Jeanne a 39 ans, Noël approche et la joie légère de cette période de l'année s'évapore quand elle apprend qu'elle est atteinte d'un cancer du sein déjà au stade 3. Elle est pétrifiée par l'inadmissible, ignore à quel moment elle peut simplement pleurer... avant de se faire guerrière et d'acheter un joli carnet bleu comme un ciel lumineux où elle va consigner son parcours, son "premier acte de résistance" (p.21). Un autre geste, pas si anodin, est de donner un petit nom à son cancer, elle choisit "mon camélia", "une fleur de décembre, le mois le plus éloigné du soleil. Voilà. Mon camélia. Mon hiver (). Je suis entrée en brouillard comme on part au combat, en me rêvant avril." (p.24). Nommer, c'est apprivoiser...
Lors de sa première séance de chimio, elle rencontre Brigitte, la petite cinquantaine, en récidive, une femme forte et déterminée, ne cachant pas sa "chauvitude", qui comprend son désarroi et la prend sous son aile.
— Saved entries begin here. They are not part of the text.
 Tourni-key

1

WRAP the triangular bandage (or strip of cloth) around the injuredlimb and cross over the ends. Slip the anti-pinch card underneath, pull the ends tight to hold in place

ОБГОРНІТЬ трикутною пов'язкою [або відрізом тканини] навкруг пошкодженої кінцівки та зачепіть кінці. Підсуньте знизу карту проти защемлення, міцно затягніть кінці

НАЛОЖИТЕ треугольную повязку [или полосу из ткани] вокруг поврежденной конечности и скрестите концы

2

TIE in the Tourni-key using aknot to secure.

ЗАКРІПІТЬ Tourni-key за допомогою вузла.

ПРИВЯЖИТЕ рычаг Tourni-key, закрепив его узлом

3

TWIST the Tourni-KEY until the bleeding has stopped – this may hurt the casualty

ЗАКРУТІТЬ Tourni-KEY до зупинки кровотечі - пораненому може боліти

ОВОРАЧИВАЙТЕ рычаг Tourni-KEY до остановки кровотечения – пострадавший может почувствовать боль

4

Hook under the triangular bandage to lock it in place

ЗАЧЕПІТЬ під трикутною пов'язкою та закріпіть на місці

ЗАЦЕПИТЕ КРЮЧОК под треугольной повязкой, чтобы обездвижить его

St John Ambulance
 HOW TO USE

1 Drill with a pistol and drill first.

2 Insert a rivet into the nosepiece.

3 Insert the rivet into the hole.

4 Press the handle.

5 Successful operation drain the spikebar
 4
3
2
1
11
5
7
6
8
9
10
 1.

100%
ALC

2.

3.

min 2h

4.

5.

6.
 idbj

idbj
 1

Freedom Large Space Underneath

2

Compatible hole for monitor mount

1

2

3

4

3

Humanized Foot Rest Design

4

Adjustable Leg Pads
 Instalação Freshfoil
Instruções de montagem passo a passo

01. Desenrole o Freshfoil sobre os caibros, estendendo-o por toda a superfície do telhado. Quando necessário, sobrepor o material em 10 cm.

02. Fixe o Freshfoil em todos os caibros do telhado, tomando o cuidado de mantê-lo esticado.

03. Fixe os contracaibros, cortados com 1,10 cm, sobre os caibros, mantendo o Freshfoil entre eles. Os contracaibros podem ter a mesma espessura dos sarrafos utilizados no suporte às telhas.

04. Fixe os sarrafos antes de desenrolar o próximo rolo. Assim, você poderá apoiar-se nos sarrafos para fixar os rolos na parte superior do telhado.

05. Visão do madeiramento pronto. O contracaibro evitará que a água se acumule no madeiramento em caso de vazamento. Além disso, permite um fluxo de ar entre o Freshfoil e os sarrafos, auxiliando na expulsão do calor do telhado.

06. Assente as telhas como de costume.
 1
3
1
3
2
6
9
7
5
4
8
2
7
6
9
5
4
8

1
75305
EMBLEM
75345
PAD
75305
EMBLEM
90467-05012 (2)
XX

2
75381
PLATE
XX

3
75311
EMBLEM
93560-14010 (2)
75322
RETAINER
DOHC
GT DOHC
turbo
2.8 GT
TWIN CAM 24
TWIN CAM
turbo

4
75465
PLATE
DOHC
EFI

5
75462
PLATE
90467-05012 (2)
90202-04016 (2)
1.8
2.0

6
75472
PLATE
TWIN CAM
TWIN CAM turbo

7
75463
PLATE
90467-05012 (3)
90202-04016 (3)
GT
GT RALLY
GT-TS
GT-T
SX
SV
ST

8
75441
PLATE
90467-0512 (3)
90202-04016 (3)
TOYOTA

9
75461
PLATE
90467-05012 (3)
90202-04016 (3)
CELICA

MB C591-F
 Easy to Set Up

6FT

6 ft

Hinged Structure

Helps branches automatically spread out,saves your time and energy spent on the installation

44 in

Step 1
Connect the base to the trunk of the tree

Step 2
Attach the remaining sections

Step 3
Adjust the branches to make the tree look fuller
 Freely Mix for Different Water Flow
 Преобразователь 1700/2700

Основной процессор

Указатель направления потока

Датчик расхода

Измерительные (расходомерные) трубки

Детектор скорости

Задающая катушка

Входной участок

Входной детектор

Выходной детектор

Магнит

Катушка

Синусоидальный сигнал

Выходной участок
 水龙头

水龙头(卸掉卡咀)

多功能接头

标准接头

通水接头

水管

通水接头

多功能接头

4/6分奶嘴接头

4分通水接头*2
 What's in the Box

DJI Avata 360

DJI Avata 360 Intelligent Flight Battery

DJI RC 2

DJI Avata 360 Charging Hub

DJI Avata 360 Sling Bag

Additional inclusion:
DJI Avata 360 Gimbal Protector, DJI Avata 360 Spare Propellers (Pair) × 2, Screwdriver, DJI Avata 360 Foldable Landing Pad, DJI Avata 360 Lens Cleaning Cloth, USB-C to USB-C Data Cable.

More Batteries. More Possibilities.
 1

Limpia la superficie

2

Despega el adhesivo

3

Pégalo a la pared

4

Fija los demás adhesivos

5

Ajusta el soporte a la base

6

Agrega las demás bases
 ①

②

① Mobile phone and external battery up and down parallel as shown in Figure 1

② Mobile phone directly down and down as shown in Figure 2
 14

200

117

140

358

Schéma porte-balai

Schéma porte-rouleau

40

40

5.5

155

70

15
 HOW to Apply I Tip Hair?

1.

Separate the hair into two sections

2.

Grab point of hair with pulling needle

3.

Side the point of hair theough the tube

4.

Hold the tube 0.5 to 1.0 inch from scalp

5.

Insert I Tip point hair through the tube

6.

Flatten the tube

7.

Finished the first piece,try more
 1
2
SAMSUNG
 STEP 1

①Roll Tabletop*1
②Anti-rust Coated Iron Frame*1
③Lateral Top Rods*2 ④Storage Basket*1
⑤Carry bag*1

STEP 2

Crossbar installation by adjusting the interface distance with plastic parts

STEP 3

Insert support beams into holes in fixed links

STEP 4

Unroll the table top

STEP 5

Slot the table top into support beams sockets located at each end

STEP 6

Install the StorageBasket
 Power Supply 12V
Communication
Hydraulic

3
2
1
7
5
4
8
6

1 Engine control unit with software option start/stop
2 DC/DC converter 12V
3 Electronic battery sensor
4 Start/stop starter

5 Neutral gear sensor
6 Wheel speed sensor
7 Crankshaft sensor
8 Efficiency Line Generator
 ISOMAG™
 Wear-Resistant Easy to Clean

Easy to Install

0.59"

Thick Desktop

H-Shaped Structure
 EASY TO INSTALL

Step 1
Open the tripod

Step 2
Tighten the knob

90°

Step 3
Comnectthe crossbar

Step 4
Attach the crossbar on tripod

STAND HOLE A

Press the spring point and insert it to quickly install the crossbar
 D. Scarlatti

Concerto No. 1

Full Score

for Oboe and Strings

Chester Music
Elle lui présente Assia, sa compagne, sombre et dure, et Mélody, frêle et taiseuse. Toutes sont blessées, toutes sont en mal d'enfant. Elles sont cependant puissantes et déroutantes et vont suppléer à l'absence de Matt, le mari fuyant de Jeanne, peu courageux et aride de mots. Leur amitié, leur douce folie révèlent à Jeanne une autre facette d'elle-même, libre et insolente? C'est grisant, libérateur.
Puisque tout est différent, tout est urgent, chaque minute compte, tout a une autre saveur, tout restera en mémoire, gravé. C'est la raison pour laquelle, même si elle considère que c'est une belle connerie, elle adhère à un projet des filles, un projet fou et dangereux.
Ce nouveau roman de Sorj Chalandon est plus tempéré que ses précédents, pourtant tout aussi intime - c'est l'annonce du cancer de son épouse qui a fait naître l'idée d'une histoire centrée sur le féminin. Sa verve y est plus retenue, poétique, ses emportements plus doux. Nous y retrouvons son humanité et ses larmes aux yeux de tendresse. Et toujours cette colère, tonitruante et flamboyante, face à l'injustice, aux coups du sort, cette énergie qu'il donne à ses héroïnes de ne pas mentir à la vie et de se réapproprier un destin qui leur échappe. Il faut de la force pour se battre... Il nous raconte une lutte engagée avec au creux du ventre une joie sauvage, primitive, instinctivement impitoyable.
Ajoutons que, comme la guimauve n'est pas du goût de Sorj, il nous a concocté un retournement de situation assez surprenant et, à vrai dire, profondément humain parce qu'il parle de nos failles.